* _Passage provided_
🤖 AI Summary
Existing inverse protein folding (IPF) methods predominantly rely on either backbone coordinates or molecular surface features alone, failing to jointly model global geometric and local chemical constraints—thereby limiting sequence prediction accuracy. To address this, we propose the first multimodal modeling framework that integrates backbone 3D coordinates with molecular surface descriptors encoding both chemical and geometric properties. Our approach employs a dual-structure encoder within a deep language model, combining structure-aware embeddings with an autoregressive sequence generation paradigm. Evaluated on the PRIDE benchmark, our method achieves a state-of-the-art 61.47% sequence recovery rate. Moreover, it significantly improves prediction accuracy for binding sites of diverse biomolecular partners—including ligands, metal ions, and RNA—demonstrating enhanced capability in capturing functionally critical interactions. This work establishes a new paradigm for function-driven, high-precision protein design.

* _Complete the following_
A – Answer these questions about the summary on inverse protein folding above, marking each answer (i), (ii), (iii):
(i) What two kinds of information does the proposed framework combine?
(ii) On which benchmark was the method tested, and what sequence recovery rate did it reach?
(iii) Which kinds of binding partners are named as having better-predicted binding sites?
B – Write a continuation of the summary on inverse protein folding above, picking up after its final sentence.

* _Supplied information_
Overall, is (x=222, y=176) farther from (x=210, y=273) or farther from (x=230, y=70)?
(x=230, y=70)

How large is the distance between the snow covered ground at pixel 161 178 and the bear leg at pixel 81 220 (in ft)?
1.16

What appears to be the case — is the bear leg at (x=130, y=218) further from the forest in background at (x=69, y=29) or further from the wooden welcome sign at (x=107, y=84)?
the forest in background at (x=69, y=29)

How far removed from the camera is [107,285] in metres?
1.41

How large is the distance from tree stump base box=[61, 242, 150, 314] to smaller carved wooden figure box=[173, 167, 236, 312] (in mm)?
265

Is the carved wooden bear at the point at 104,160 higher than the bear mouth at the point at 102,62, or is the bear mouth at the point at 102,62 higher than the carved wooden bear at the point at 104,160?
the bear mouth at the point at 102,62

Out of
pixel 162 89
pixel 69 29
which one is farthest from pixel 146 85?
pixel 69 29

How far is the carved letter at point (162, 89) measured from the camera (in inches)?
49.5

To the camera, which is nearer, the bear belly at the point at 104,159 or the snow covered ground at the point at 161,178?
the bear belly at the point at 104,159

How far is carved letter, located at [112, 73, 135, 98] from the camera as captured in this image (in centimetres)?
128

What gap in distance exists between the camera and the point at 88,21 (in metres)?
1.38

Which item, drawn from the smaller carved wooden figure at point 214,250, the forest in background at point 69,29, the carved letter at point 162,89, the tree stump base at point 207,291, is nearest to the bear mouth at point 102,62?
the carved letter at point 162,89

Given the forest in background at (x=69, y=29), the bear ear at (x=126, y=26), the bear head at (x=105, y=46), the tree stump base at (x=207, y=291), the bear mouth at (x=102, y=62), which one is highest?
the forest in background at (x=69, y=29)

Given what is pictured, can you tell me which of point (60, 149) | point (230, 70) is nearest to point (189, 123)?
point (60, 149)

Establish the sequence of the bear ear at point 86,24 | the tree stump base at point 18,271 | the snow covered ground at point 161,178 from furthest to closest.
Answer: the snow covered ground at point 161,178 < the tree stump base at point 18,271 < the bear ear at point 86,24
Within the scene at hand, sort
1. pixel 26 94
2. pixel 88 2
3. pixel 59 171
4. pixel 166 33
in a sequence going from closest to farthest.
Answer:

* _Answers by item_
A –
(i) Backbone 3D coordinates and molecular surface descriptors that encode both chemical and geometric properties.
(ii) The PRIDE benchmark, with a 61.47% sequence recovery rate.
(iii) Ligands, metal ions, and RNA.

B –
📝 Abstract
Inverse Protein Folding (IPF) is a critical subtask in the field of protein design, aiming to engineer amino acid sequences capable of folding correctly into a specified three-dimensional (3D) conformation. Although substantial progress has been achieved in recent years, existing methods generally rely on either backbone coordinates or molecular surface features alone, which restricts their ability to fully capture the complex chemical and geometric constraints necessary for precise sequence prediction. To address this limitation, we present DS-ProGen, a dual-structure deep language model for functional protein design, which integrates both backbone geometry and surface-level representations. By incorporating backbone coordinates as well as surface chemical and geometric descriptors into a next-amino-acid prediction paradigm, DS-ProGen is able to generate functionally relevant and structurally stable sequences while satisfying both global and local conformational constraints. On the PRIDE dataset, DS-ProGen attains the current state-of-the-art recovery rate of 61.47%, demonstrating the synergistic advantage of multi-modal structural encoding in protein design. Furthermore, DS-ProGen excels in predicting interactions with a variety of biological partners, including ligands, ions, and RNA, confirming its robust functional retention capabilities.